▸ **Page text**:
Because Plaintiffs have not clearly demonstrated that they are producers of feeder cattle as that term is understood by the CME Feeder Cattle Index and beef production industry at large, their new allegations fail to establish causation and a direct injury as would be necessary for antitrust standing. The Court will therefore dismiss Plaintiffs' Sherman Act, Packers and Stockyards Act, and state antitrust and consumer protection claims for lack of antitrust standing under Associated General Contractors of California, Inc. v. California State Council of Carpenters, 459 U.S. 519 (1983). The Court will also dismiss the remaining state law claims arising under Colorado and Florida laws.

BACKGROUND

I. FACTS

The Plaintiffs' factual allegations remain largely the same as those outlined in the Court's prior order. See In re Cattle and Beef Antitrust Litig., No. 22-3031, 2023 WL 5310905, at *1-2 (D. Minn. Aug. 17, 2023). As such, the Court will only summarize and address newly alleged facts relevant to the current motion.

Cow-calf operations are the first step in the beef supply market. (Am. Compl. ¶ 62, Oct. 18, 2023, Docket No. 371.); see also In re Cattle and Beef Antitrust Litig., 2023 WL 5310905, at *1 (depicting diagram of beef production market). Cow-calf entities retain cattle for the gestation period and then raise the calves until they are weaned from their mothers. (Am. Compl. ¶¶ 62-63.); In re Cattle and Beef Antitrust Litig., 2023 WL 5310905, at *1. After the cattle are weaned, they are raised until they are large enough for finishing at the feedlots-generally, when they are between 600 to 800 pounds. (Am. Compl. ¶ 63.) Ranchers can raise the cattle until they are large enough for finishing and sell directly to a feedlot or, if the cattle are too small or light to enter the feedlot, to stockers or backgrounders, who will raise the cattle until they are large enough for finishing. (Id.); In re Cattle and Beef Antitrust Litig., 2023 WL 5310905, at *1. Feedlots or finishing operations are the final phase of the beef production system, wherein the cattle are fed to harvest weight. (Am. Compl. ¶ 64.) Once cattle reach between 950 and 1,500 pounds, they become fed cattle. (Id.) The finishing process generally takes less than 6 months. (Id.) Fed cattle are sold and slaughtered at packing plants operated by packers like Defendants. (Id. ¶ 66.) The entire cattle production cycle from birth to slaughter is typically 15 to 24 months. (Id. ¶ 68.)

Unless otherwise noted, all citations are to Case No. 22-3031.

▸ **Extracted information**:
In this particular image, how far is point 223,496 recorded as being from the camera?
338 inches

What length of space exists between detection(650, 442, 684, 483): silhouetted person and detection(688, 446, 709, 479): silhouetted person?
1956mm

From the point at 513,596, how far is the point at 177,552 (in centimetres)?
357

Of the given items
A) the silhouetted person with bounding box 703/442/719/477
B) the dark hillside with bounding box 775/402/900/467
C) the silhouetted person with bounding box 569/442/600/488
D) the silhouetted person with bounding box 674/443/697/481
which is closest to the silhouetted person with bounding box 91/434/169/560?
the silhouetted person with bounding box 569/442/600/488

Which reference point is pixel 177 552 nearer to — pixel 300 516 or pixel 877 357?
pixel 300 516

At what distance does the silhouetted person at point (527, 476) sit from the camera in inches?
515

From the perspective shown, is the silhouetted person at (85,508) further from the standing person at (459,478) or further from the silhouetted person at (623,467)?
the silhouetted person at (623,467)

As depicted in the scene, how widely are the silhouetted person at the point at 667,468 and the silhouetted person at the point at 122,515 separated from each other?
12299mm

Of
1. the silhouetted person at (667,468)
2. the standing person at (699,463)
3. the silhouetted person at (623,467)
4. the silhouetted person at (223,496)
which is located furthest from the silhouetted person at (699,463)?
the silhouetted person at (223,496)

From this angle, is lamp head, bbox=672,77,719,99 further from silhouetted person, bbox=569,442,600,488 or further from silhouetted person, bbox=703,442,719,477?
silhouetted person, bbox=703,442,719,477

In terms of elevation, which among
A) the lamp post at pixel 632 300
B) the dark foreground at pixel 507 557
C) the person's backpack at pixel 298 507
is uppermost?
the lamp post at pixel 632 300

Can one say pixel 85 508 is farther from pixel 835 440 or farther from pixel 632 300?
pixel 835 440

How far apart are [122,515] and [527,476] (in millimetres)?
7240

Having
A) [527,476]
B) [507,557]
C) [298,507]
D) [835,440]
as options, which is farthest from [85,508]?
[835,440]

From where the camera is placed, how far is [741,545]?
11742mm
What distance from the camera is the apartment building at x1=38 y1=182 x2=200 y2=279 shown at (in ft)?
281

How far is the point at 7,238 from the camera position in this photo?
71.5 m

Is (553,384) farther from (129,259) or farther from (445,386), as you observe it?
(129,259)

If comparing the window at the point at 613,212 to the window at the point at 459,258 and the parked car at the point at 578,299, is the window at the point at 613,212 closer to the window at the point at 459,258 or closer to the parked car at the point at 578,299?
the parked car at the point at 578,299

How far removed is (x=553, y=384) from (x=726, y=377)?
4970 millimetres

▸ **Your instructions**: Set down everything from "The Plaintiffs' factual" down to "the current motion." in the cattle antitrust ruling, copying it word for word.

▸ **Result**:
The Plaintiffs' factual allegations remain largely the same as those outlined in the Court's prior order. See In re Cattle and Beef Antitrust Litig., No. 22-3031, 2023 WL 5310905, at *1-2 (D. Minn. Aug. 17, 2023). As such, the Court will only summarize and address newly alleged facts relevant to the current motion.